Stored data:
* * * *

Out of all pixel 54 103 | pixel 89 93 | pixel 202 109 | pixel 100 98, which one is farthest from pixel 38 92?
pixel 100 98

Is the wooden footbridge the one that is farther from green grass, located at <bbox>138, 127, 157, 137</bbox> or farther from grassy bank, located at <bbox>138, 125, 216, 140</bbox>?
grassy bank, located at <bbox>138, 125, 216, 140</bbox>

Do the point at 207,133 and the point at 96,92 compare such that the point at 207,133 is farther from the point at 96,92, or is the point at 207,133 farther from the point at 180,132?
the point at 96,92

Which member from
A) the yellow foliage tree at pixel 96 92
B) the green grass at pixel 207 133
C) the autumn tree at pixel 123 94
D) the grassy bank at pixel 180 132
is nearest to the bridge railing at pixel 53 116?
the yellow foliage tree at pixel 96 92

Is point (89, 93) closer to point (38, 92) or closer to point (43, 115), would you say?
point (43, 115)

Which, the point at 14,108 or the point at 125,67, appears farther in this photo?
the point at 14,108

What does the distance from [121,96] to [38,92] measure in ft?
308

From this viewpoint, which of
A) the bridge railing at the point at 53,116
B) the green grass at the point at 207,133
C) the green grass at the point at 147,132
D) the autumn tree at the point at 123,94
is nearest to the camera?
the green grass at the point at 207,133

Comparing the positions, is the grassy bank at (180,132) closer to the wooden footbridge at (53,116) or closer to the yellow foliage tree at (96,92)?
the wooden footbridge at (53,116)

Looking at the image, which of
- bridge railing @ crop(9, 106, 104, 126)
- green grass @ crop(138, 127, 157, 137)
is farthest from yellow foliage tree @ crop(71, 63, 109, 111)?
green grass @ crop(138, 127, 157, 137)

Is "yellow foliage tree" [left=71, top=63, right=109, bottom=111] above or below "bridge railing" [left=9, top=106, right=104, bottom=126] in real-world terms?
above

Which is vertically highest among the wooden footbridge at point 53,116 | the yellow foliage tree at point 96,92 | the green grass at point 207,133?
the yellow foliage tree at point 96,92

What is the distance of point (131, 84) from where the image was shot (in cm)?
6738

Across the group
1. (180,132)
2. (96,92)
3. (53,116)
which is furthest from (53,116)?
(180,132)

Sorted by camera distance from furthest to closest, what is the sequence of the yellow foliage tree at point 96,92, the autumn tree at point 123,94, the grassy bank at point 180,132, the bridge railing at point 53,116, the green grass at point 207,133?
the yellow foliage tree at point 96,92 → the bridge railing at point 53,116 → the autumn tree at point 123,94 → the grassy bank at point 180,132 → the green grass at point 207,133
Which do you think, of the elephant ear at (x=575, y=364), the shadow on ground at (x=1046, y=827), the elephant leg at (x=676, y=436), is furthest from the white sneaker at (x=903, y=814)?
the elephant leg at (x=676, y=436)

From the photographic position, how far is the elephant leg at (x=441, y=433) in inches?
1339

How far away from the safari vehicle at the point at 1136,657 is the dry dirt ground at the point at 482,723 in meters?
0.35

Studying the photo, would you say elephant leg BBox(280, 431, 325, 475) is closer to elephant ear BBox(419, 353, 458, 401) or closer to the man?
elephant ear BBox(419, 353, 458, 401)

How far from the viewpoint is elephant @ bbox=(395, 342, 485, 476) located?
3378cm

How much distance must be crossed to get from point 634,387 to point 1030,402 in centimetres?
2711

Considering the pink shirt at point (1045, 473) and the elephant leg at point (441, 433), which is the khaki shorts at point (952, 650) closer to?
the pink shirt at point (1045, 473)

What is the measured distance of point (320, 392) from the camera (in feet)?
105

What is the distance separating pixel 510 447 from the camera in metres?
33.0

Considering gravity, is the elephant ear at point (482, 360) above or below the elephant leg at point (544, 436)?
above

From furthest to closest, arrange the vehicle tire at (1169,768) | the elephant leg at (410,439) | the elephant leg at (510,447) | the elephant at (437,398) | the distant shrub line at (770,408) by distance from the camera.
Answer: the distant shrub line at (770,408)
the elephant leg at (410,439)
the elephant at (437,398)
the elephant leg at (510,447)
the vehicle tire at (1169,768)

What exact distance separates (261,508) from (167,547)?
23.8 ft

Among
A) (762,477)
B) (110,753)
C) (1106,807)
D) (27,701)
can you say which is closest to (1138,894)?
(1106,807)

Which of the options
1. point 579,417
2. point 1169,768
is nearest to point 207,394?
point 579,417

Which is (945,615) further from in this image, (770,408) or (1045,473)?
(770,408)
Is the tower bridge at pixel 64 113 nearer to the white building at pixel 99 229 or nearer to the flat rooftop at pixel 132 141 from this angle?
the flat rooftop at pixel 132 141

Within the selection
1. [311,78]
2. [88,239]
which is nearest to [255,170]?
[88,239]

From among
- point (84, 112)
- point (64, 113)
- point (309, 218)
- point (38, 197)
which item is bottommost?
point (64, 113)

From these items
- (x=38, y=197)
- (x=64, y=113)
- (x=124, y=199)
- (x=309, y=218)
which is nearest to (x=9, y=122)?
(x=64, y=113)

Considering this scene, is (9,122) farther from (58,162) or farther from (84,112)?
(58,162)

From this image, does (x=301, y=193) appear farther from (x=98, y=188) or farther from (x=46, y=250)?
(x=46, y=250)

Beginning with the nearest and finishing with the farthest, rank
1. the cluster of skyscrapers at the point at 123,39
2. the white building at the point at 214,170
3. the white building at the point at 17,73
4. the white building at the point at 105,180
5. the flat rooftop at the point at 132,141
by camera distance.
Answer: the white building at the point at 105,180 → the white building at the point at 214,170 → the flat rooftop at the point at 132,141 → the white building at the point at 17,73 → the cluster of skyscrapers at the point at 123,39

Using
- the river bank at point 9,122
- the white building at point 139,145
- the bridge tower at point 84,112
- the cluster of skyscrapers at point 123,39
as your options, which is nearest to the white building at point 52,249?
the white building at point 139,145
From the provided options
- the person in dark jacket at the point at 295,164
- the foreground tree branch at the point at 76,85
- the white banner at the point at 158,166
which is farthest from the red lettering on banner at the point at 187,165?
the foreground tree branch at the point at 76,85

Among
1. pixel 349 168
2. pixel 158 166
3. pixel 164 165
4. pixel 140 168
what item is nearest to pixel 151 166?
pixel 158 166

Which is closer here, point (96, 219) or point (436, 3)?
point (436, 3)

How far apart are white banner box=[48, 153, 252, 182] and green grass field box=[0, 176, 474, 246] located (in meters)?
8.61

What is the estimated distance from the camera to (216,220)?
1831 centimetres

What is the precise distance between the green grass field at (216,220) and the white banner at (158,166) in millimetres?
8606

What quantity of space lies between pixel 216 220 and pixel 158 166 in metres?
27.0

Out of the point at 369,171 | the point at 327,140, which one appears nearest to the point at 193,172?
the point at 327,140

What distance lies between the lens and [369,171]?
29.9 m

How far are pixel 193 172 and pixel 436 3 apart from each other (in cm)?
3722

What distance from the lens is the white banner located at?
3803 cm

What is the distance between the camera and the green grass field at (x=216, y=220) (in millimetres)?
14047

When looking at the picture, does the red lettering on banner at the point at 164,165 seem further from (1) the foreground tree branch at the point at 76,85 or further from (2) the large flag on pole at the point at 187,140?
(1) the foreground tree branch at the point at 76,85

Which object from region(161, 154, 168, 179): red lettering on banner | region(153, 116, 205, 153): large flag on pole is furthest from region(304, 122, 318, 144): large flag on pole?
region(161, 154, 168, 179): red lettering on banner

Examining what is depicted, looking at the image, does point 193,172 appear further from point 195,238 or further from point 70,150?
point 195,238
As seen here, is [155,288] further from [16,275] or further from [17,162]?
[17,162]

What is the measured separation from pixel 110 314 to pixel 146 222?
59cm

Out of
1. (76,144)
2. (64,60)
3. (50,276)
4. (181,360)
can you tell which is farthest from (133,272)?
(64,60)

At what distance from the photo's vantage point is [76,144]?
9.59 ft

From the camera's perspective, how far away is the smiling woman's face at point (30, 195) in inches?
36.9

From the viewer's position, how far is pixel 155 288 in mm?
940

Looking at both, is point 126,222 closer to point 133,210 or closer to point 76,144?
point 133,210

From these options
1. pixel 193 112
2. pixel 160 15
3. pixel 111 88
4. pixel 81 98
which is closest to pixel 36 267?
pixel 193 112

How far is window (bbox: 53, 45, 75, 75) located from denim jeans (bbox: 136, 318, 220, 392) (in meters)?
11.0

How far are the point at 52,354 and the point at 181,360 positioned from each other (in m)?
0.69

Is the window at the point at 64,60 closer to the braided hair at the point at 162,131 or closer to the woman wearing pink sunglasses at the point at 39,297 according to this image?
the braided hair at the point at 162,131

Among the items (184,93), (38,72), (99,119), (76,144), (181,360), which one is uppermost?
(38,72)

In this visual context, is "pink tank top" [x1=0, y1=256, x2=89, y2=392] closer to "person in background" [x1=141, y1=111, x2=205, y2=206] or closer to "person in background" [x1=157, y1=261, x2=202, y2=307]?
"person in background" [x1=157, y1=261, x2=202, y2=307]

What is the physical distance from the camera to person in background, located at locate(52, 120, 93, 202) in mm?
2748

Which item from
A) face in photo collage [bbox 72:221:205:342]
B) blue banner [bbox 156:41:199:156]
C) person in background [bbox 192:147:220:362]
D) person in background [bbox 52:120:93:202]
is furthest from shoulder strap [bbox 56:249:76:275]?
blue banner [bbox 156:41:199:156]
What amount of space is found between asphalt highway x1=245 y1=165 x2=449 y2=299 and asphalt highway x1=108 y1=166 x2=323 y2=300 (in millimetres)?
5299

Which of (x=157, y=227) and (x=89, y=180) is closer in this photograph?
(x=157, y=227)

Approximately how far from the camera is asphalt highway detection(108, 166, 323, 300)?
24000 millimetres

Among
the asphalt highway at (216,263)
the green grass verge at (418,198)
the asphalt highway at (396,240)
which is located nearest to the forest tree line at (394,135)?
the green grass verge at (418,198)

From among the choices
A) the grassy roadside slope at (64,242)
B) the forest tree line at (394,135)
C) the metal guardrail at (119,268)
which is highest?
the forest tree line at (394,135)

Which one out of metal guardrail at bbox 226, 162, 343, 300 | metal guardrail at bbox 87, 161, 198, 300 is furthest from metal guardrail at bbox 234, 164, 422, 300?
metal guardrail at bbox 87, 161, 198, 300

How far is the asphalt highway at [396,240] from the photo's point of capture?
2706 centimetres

* * * *

§ EXERCISE DESCRIPTION: Swap "finishing" for "ending" in the records from the line with "Beginning with the" to the line with "Answer: the white", changing nothing else. Give back only those lines.

§ THE SOLUTION:
Beginning with the nearest and ending with the farthest, rank
1. the cluster of skyscrapers at the point at 123,39
2. the white building at the point at 214,170
3. the white building at the point at 17,73
4. the white building at the point at 105,180
5. the flat rooftop at the point at 132,141
by camera distance.
Answer: the white building at the point at 105,180 → the white building at the point at 214,170 → the flat rooftop at the point at 132,141 → the white building at the point at 17,73 → the cluster of skyscrapers at the point at 123,39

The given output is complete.